Recovering from a Natural Disaster

Published June 1, 2000

On August 17 last year, a devastating earthquake in Turkey killed nearly 18,000 people. On November 12th, when a second earthquake rocked the country, it became the worst natural disaster on record, with some 75,000 children homeless in an impact zone the size of Switzerland.

In an effort to begin the psychological recovery of thousands of school-age children, the United Nations/Unicef asked the Norwegian-based Center for Crisis Psychology (CCP) to take the lead. The CCP immediately contacted Robert D. Macy, director of community services at the Boston Trauma Center. Only 28 hours after the second earthquake struck, Macy stepped off an airplane in Turkey to find mass devastation and despair: Groups of displaced children lining up for soup, others playing in the mud and 3 a.m. darkness, twisted steel and concrete at every turn, and the dead piled in heaps.

The emotional anguish was “hard to describe,” Macy said, recalling an “incredible collective numbing” of the Turkish people–“so much in shock, so much in survival mode, they hadn’t been eating.” But he knew that children, who are especially vulnerable to post-traumatic stress, would require immediate attention.

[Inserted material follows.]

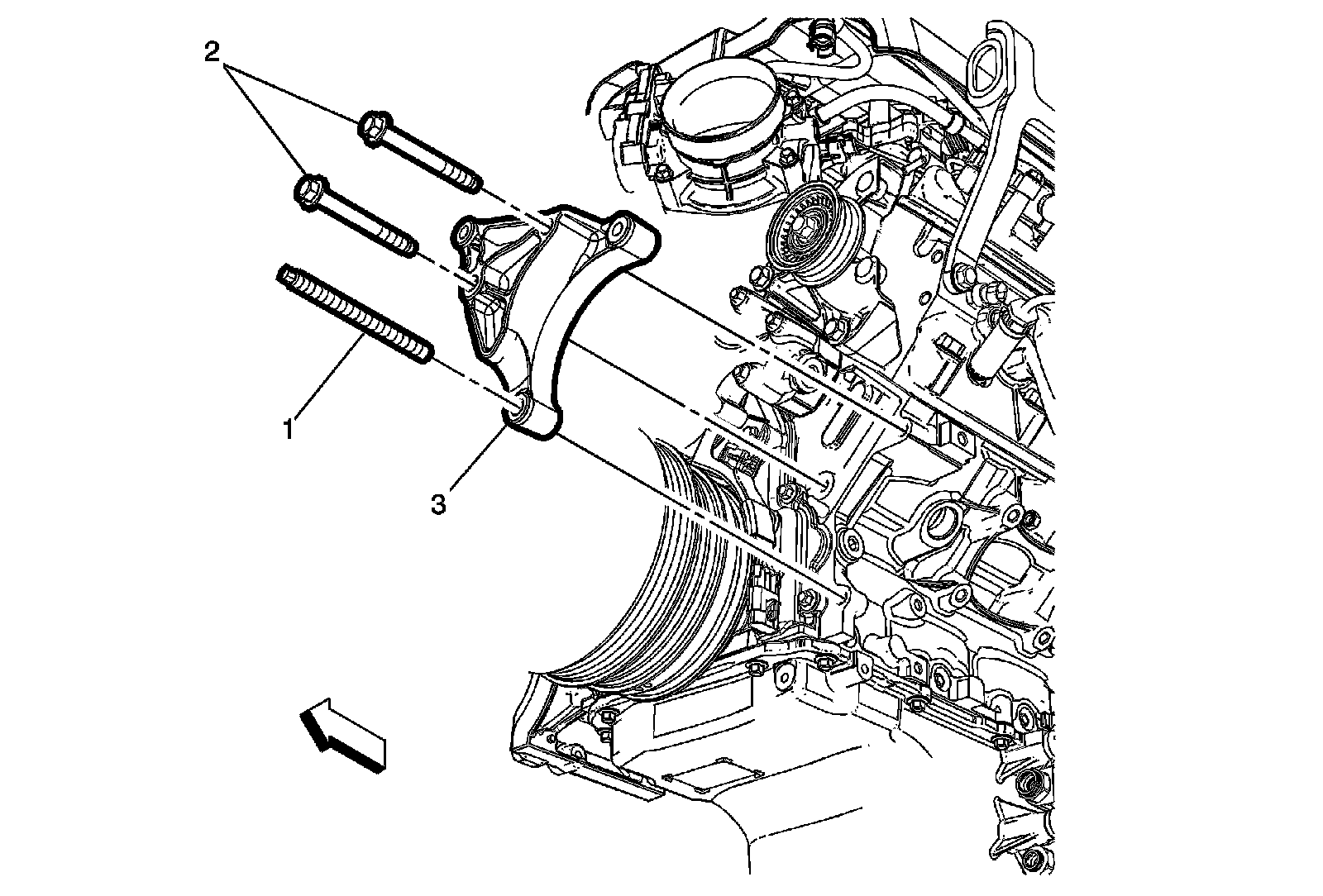 2
1
3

Combining 20 years of research with hands-on observation and assessment, Macy developed a classroom-based psychosocial intervention program for Turkish guidance. In February, he led a specialized team on a return trip to Turkey, where he trained 600 Turkish guidance counselors on the program.

Macy’s program was so well received that the United Nations may have him write an international protocol for disaster recovery based on it.